I have a friend who doesn't belong to the forum, but who has recently acquired a standard poodle. Unfortunately, she lives far away from me and I can't recommend a groomer. Does anyone have recommendations for sites where she can see and copy pictures of poodle cuts to take to the groomer.

Thanks,
Julia


----------



## SECRETO (Aug 20, 2008)

I haven't been able to find a actual site but I do google Poodle images when I have looked for different clips before. Changing it up helps a little to. I do Poodle, Standard poodle, poodle pet clips, poodle show clips, and so forth. 

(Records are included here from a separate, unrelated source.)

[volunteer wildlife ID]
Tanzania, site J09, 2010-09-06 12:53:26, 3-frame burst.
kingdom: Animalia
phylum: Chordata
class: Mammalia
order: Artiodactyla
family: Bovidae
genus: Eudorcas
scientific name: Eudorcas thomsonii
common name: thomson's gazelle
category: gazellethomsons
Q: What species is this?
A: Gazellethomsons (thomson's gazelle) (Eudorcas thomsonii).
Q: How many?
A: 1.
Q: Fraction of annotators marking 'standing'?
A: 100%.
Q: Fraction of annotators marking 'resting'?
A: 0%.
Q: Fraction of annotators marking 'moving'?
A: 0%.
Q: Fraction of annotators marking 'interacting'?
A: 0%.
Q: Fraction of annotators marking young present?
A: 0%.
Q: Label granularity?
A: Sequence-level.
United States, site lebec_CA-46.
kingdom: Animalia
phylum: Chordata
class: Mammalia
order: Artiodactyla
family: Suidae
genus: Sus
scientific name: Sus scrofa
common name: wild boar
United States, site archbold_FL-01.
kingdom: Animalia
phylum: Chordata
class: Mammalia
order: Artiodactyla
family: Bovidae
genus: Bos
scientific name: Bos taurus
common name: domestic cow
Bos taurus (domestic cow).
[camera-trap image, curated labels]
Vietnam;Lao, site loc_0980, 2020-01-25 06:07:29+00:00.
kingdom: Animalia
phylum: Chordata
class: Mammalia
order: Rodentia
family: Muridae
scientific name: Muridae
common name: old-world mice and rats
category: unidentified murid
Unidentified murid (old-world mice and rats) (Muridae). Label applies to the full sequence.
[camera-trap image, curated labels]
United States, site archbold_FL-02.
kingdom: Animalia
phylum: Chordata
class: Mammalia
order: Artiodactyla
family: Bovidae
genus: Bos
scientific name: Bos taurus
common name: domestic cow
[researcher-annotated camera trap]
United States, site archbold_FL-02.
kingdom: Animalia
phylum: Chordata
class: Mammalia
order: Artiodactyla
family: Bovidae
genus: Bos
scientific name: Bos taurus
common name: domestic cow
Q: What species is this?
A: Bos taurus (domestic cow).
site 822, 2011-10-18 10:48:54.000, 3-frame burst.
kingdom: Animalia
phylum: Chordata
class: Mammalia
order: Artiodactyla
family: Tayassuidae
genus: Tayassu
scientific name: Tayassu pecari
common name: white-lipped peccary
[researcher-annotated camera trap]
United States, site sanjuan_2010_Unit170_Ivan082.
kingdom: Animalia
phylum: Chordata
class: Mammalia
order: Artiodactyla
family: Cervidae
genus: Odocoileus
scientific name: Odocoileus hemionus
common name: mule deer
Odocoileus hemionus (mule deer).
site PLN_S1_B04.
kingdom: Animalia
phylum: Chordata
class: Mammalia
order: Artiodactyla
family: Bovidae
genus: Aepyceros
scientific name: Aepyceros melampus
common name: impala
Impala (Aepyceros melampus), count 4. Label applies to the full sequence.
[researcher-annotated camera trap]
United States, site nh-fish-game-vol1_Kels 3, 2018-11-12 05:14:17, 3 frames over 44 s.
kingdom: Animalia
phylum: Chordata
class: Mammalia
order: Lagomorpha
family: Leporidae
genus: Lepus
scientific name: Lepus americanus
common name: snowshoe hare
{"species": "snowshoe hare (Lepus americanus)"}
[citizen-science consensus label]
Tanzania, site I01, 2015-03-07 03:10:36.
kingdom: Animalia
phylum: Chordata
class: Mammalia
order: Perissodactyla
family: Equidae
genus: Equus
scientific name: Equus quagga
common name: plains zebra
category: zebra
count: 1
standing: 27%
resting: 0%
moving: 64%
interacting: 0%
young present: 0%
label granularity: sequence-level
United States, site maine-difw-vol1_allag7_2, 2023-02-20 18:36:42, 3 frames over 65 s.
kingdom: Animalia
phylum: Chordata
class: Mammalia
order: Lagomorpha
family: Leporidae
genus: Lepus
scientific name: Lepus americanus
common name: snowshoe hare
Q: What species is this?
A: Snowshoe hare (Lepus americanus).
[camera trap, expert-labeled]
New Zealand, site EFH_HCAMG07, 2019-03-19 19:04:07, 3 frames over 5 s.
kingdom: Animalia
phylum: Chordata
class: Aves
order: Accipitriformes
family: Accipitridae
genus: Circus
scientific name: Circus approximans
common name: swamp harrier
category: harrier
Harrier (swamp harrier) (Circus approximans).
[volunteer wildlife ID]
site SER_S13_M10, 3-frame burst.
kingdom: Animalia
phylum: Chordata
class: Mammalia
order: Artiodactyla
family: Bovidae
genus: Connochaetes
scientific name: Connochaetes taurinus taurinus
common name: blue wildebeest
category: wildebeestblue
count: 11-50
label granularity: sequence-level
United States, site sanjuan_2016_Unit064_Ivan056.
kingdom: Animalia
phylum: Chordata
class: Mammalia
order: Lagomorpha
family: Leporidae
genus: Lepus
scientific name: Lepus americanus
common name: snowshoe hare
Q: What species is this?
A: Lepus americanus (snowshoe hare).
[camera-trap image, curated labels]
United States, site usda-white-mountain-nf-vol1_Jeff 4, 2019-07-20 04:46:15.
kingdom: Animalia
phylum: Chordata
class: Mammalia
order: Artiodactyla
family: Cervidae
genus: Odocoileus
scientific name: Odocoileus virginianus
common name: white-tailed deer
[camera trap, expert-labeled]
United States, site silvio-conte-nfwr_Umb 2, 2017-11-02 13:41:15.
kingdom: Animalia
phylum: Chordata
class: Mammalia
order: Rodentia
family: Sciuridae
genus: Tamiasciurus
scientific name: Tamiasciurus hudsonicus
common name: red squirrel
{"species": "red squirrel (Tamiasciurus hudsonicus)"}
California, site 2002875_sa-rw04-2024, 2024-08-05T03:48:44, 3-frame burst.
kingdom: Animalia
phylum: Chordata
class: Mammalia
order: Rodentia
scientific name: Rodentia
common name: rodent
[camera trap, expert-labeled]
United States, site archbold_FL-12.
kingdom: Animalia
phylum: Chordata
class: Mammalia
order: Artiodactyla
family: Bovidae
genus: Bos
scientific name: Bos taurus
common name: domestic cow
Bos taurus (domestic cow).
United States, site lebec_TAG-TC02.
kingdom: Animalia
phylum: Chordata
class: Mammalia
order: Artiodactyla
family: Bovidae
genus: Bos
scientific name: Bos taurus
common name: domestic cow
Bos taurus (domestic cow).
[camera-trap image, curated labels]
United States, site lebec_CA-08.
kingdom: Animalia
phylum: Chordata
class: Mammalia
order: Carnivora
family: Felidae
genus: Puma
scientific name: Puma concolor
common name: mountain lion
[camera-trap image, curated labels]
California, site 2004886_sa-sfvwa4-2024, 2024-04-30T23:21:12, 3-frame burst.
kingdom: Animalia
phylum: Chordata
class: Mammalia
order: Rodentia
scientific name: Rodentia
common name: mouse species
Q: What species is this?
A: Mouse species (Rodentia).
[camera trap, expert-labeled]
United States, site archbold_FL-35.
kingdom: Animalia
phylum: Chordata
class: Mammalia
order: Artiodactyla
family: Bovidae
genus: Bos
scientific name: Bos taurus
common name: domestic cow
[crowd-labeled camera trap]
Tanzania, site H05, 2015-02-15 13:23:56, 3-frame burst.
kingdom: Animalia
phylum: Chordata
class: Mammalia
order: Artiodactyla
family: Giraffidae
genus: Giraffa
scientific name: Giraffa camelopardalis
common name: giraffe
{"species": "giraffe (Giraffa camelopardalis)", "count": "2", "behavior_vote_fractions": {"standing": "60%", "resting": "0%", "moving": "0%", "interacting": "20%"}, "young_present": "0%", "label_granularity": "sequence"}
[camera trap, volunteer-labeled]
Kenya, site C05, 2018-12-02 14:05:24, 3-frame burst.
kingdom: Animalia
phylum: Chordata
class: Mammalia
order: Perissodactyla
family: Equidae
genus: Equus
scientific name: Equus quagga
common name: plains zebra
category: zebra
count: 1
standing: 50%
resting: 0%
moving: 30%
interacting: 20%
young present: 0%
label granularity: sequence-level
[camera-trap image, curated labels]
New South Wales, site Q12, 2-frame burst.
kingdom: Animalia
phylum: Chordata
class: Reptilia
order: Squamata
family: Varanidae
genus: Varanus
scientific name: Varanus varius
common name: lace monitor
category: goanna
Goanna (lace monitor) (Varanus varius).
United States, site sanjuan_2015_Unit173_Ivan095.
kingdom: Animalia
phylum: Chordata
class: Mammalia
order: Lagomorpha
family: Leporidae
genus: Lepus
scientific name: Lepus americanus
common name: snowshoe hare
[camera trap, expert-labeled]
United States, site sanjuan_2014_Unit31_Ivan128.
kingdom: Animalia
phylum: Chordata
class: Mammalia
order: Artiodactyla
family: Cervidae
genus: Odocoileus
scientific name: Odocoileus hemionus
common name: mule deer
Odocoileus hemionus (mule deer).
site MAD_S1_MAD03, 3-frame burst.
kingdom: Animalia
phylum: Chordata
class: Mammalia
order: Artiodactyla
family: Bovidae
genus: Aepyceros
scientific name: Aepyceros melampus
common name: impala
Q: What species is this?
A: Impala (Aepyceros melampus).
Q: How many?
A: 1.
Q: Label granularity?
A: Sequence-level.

Maybe someone else will come around and be better help. lol


----------



## IPP (Nov 29, 2008)

I think it was Pamela who gave a link to a site with step by step grooming instructions with pictures...maybe that one has different clips as well???


----------



## Blue Fox (Oct 22, 2008)

Don't know a site but the Shirlee Kalstone book is great for diagrams and pictures of all sorts of things.


----------



## Poodle Lover (Mar 24, 2008)

Thanks for the recommendations. 
Julia


----------



## Pamela (Sep 9, 2008)

sorry - it wasnt me. lol


----------



## Jako (Mar 4, 2008)

The Google "Lamb Trim" and the site for Ridgewoodstandardpoodles (I think that's it) should come up. It has instructions for a simple clip.


----------



## SECRETO (Aug 20, 2008)

Jako said:


> The Google "Lamb Trim" and the site for Ridgewoodstandardpoodles (I think that's it) should come up. It has instructions for a simple clip.


GOOD SITE YOU CAME ACROSS. THANKS!


----------



## Sasha (Feb 17, 2009)

wow that is a good site! Looks like those cuts take a good deal of time eeks!


----------



## Jako (Mar 4, 2008)

OK got the link:

http://www.ridgewoodpoodles.com/Grooming.htm

Yeah, this site was such a huge help my first few grooming attempts.


----------



## WonderPup (Oct 26, 2008)

Jako said:


> OK got the link:
> 
> http://www.ridgewoodpoodles.com/Grooming.htm
> 
> Yeah, this site was such a huge help my first few grooming attempts.


That is a great site, I remember looking at it when I first started grooming and was getting really intersted in poodles.


----------



## Poodle Lover (Mar 24, 2008)

Wow, that is a great site, thanks for the link.


----------